Oregon and Douglas County governments announced details Thursday about what the reopening authorized under Phase I will look like, and when counties might have a shot at moving into Phase II.
Ultimately, the governor anticipates a three-phase process for returning to business as usual, but she cautioned that even those counties entering Phase I today will have a three-week wait before they will be allowed to apply for the next phase.
Brown said she knows many will be unhappy with the details of Friday’s reopening.
“Some people will hear these rules and see the list of counties entering Phase I and say we are still being too restrictive. Others will hear the exact same information and say we are moving too quickly to reopening the economy. I’ve been in this job long enough to know that I am not here to make everyone happy,” Brown said in a press conference Thursday.
She said her focus is on protecting the health and safety of Oregonians while understanding that job losses also have a negative impact on physical and mental health.
To obtain authorization for a Phase I reopening, counties had to prove they had a decrease in cases and hospitalizations, and that they had adequate plans in place to trace contacts of people who test positive and address any increase in COVID-19 cases.
Remaining in Phase I isn’t a sure thing. Brown said if counties see an increase in positive tests or hospitalizations, they could be subject to new stay-at-home orders.
Of the state’s 36 counties, three in the Portland area (Multnomah, Clackamas and Washington) did not apply to reopen yet. Marion and Polk counties applied but were denied, the governor said. Their status will be reviewed weekly. And Jefferson, Umatilla and Morrow Counties are still under review and have been asked to provide more information to the state.
The details of what would be allowed in Phase II and III reopenings are still being worked out, but according to the governor’s webpage, Phase II might include increasing gatherings to 100 people, increasing office work and allowing limited nursing home visitation.
The move into Phase I means that Douglas County residents can now gather in groups of 25, rather than just 10. That still puts most fairs and festivals, many of which have continued to announce closures this week, out of reach. Counties would have to reach Phase III before they’d be allowed to have large gatherings like festivals, and that won’t happen until there’s a reliable vaccine, Brown said.
And Phase I doesn’t resolve the complaint of some local churches who want to reopen their doors.
But Phase I does allow many businesses whose doors have been closed — most notably stores, restaurants, gyms and personal service businesses like hair salons — to reopen. Restaurants, which had been limited to takeout only, can reopen their dining rooms so long as they ensure social distancing is maintained.
Restaurants and bars won’t be able to offer buffets, salad bars, karaoke, pool or bowling.
Gyms won’t be able to open their showers or swimming pools.

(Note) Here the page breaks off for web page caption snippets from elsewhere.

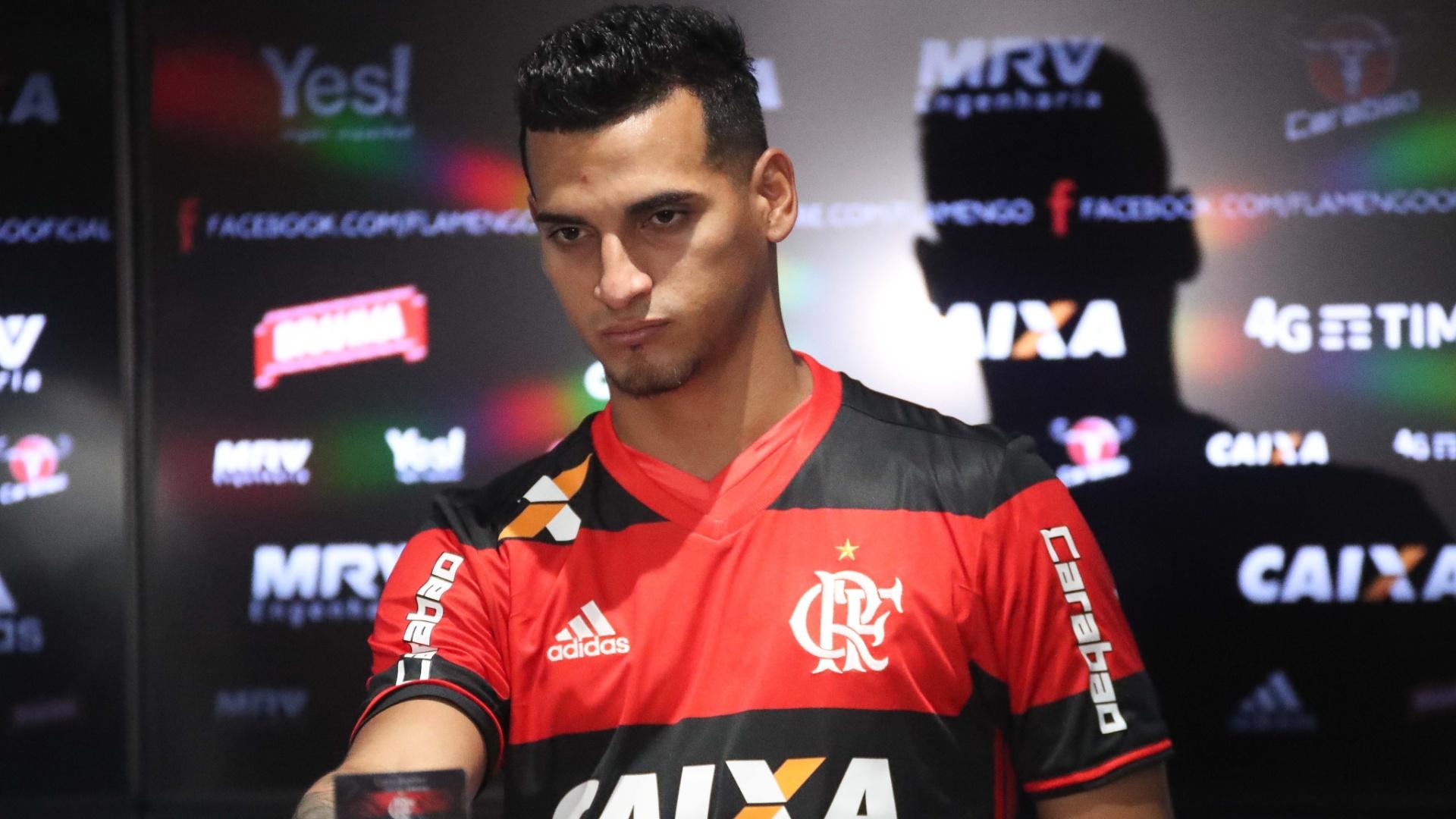 Miguel Trauco foi apresentado pelo Flamengo no segundo dia da pré-temporada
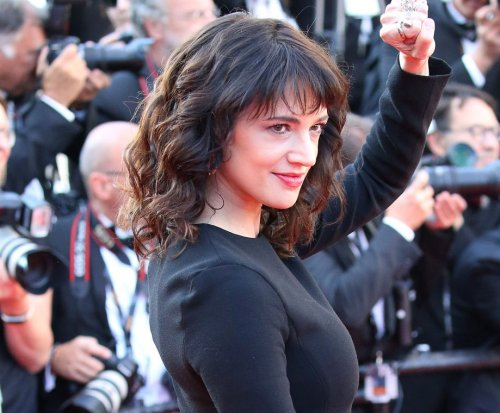 Asia Argento posts photo with Anthony Bourdain from days before his death
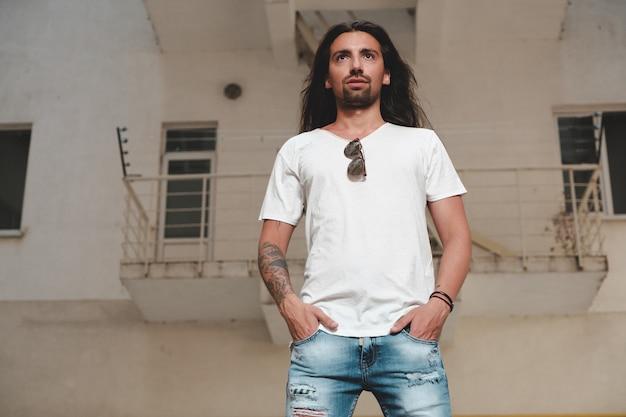 Modelo hipster com cabelo comprido Foto gratuita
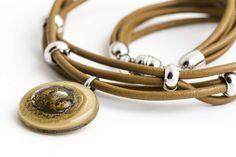 Collar Choker Accesorios en vidrio y cuero Fused glass and leather accesories Necklace by Cristálida www.cristalida.com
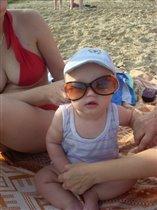 В первый раз на пляже, солнце слепит!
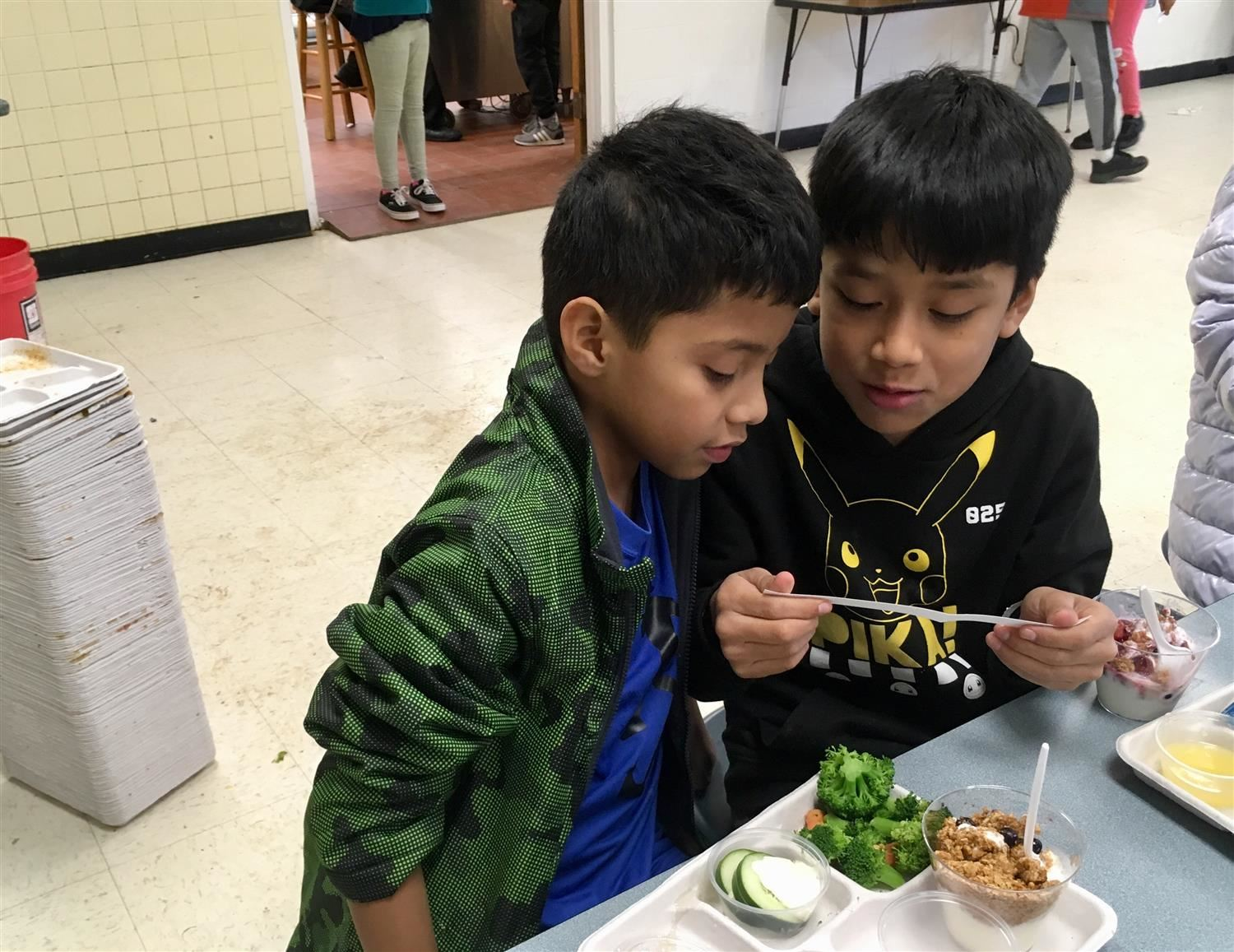 two FPGB students at Mix it Up lunch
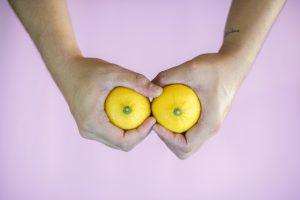 citroner bryst bryster hænder (Foto: Unsplash)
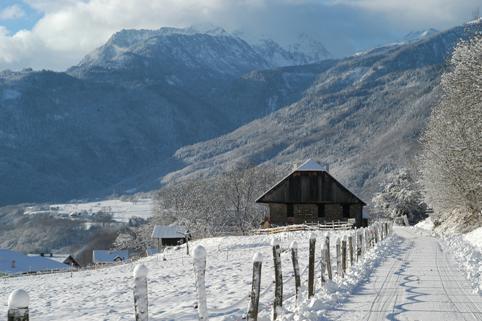 Paysage enneigé de la commune © Saint-Georges-d'Hurtières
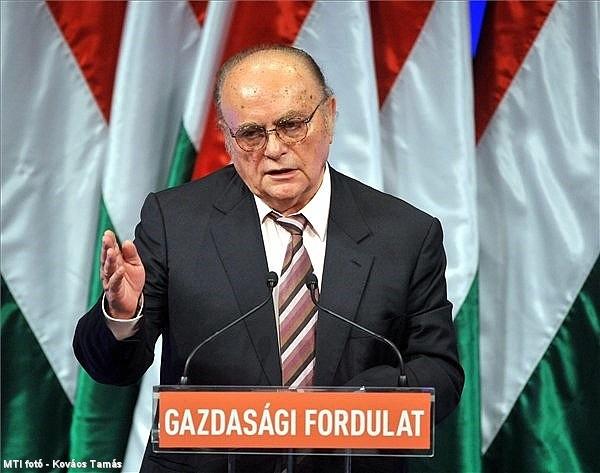 Kritikát is kapott a kormány Demján Sándortól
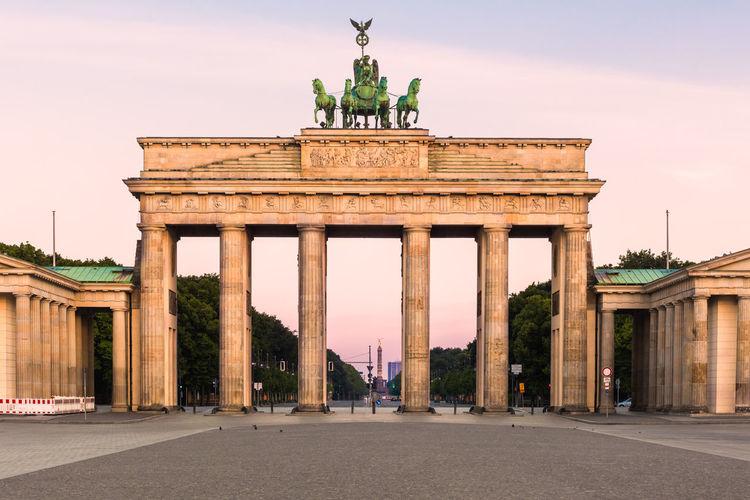 Facade of brandenburg gate against sky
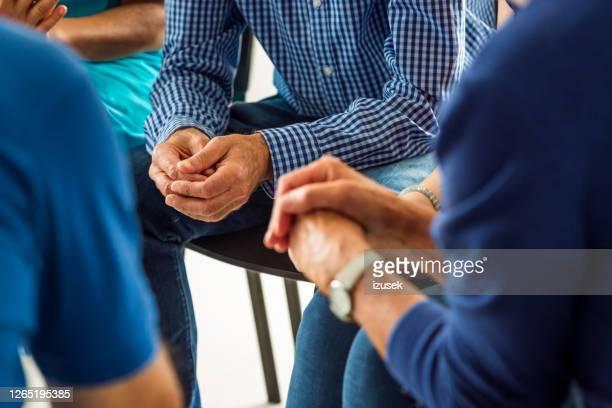 hogere mensen tijdens vergadering, dichte omhoog van handen - onherkenbaar persoon stockfoto's en -beelden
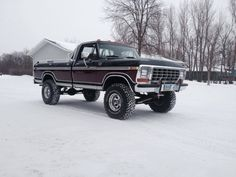 1978 Ford 250 Truck| Love the extra '76 lower side-chrome; NICE-Touch !!!!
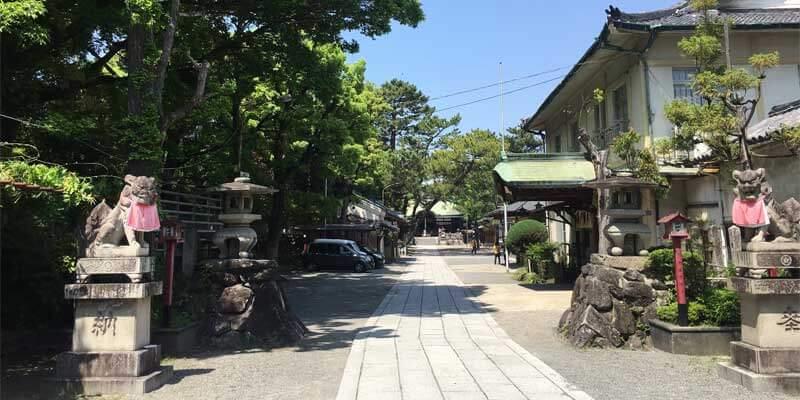 茨木神社の境内1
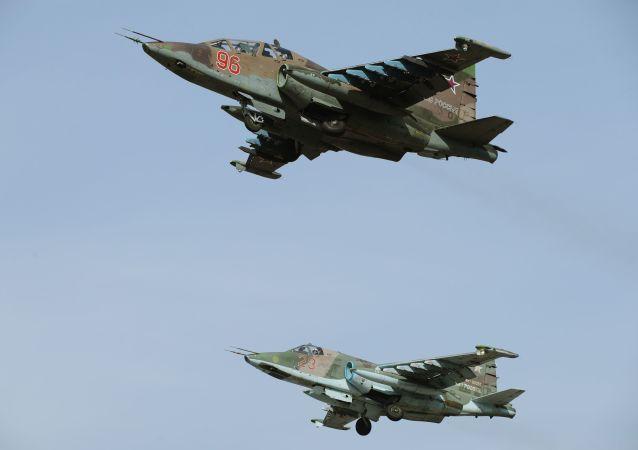 Aviones de ataque rusos Su-25SM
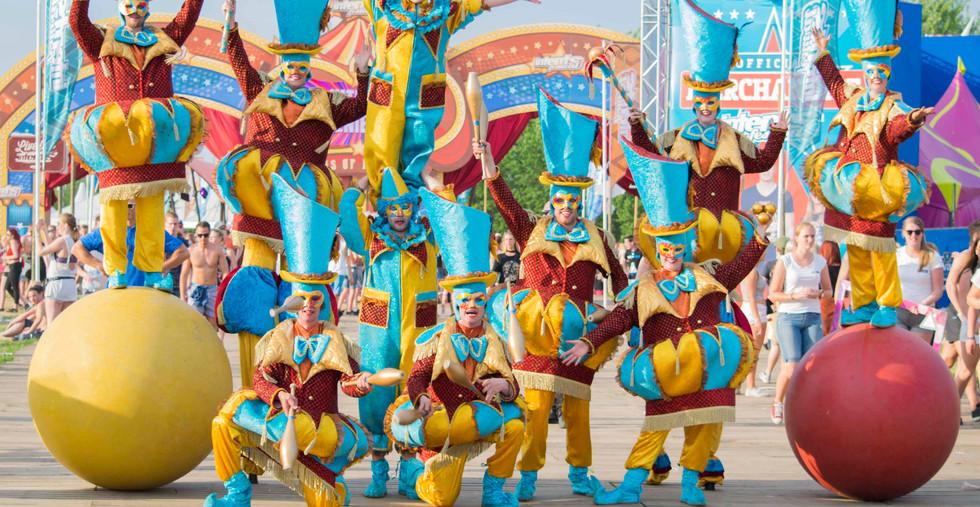 Circo di Strada Streetcircus Circus Cirque Zirkus Parade Performance.jpg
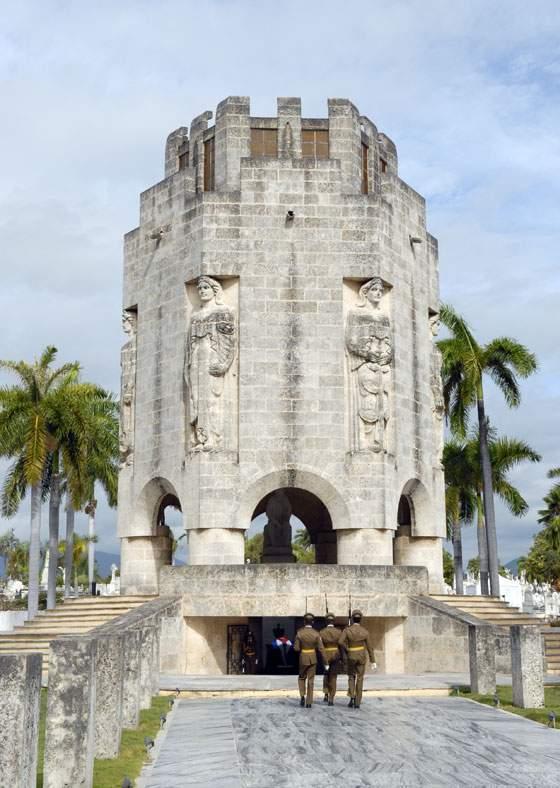 Mausoleo de José Martí ubicado en el Cementerio de Santa Ifigenia en Santiago de Cuba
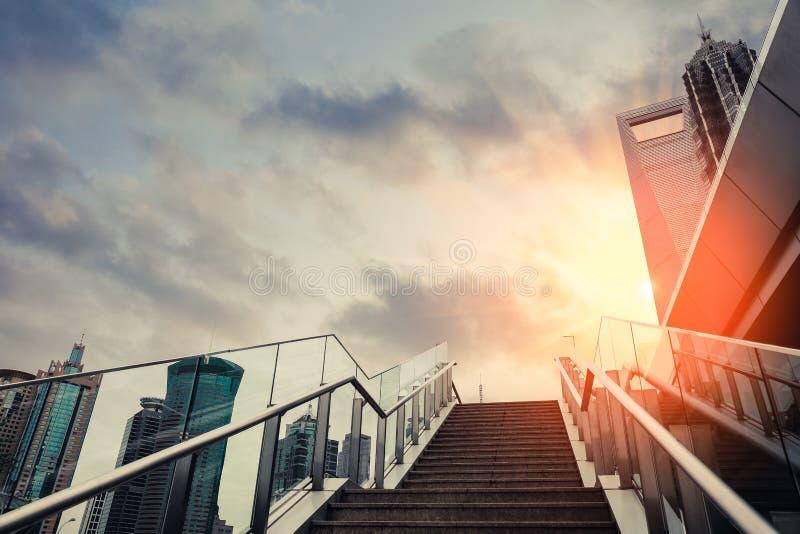 Escaliers extérieurs urbains dans le coucher du soleil photos libres de droits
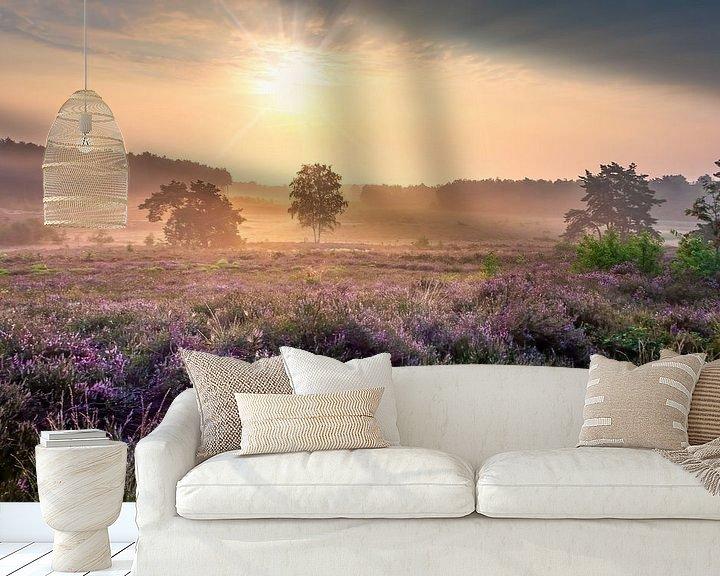 Sfeerimpressie behang: Ochtendzon op de heide van de Teut van Peschen Photography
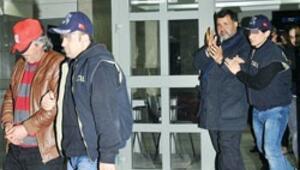 17 polisle Lazkiye'den aldılar
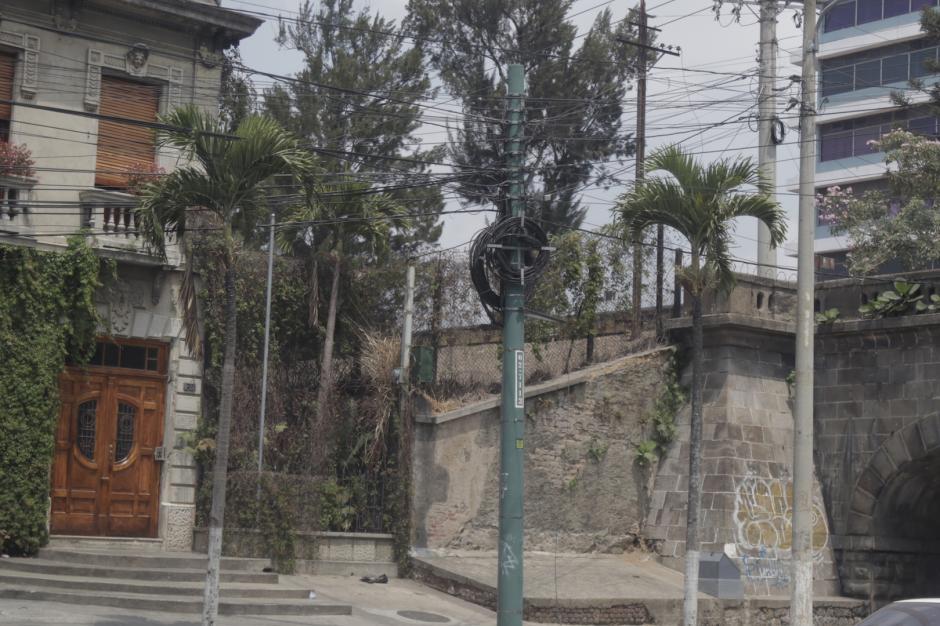 Antes existían hasta siete postes en una esquina, convirtiéndose en obstáculos para el peatón. (Foto: Alejandro Balán/Soy502)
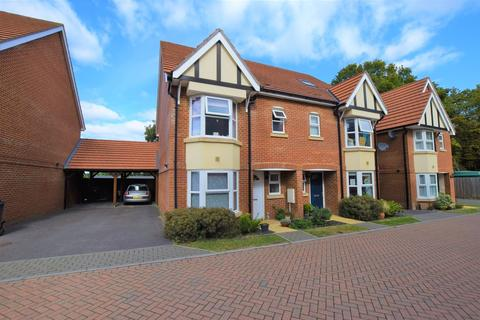 4 bedroom semi-detached house for sale - Kings Avenue, Ashford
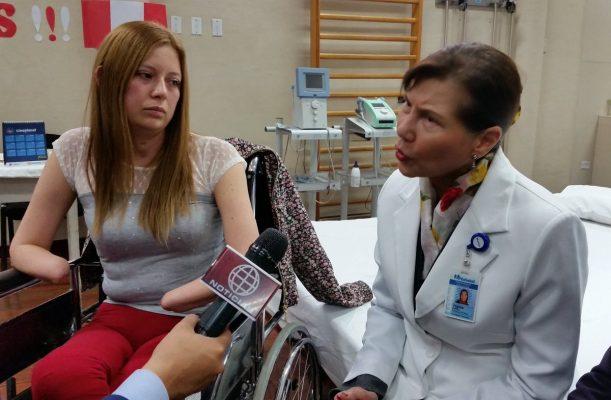 Ingresa a hospital por cálculo renal y sale sin pies ni manos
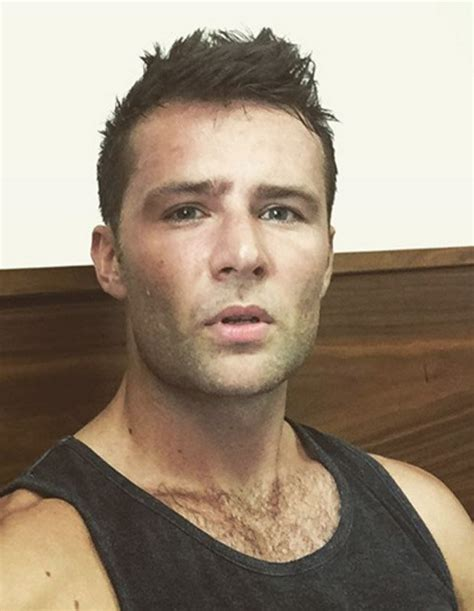 harry judd the end of mcfly harry judd s horror injury cancels tour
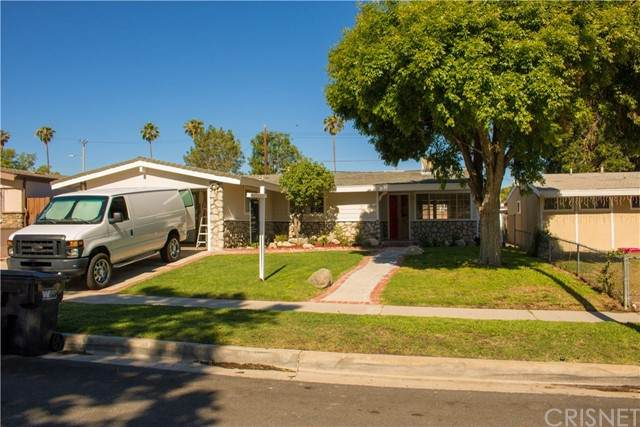 27509 Esterbrook Avenue, Canyon Country, CA 91351 (#SR21115117) :: The Parsons Team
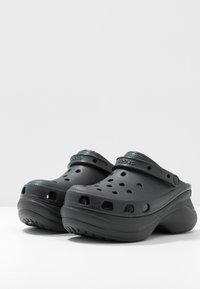 Crocs - CLASSIC BAE  - Klapki - black - 4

These rules are among the many guidelines issued by the Oregon Health Authority this week.
Those rules also say restaurants and bars must limit the number of customers and ensure tables are spaced at least six feet apart and remove seating if necessary. Customers will sit at every other booth if seating is back to back. Employees will wear masks, and the establishments will close by 10 p.m.
Barbershops and beauty salons will offer haircuts and other services by appointment only and will have to screen clients prior to their appointments. When customers arrive, they’ll wait in their car until it’s time for their haircut. Salons will also have to keep records of their clients and employees will wear masks. Customers are encouraged to wear masks too, but it’s not required.
Childcare is being allowed to resume, with limitations on the number of children who can be grouped together in a room.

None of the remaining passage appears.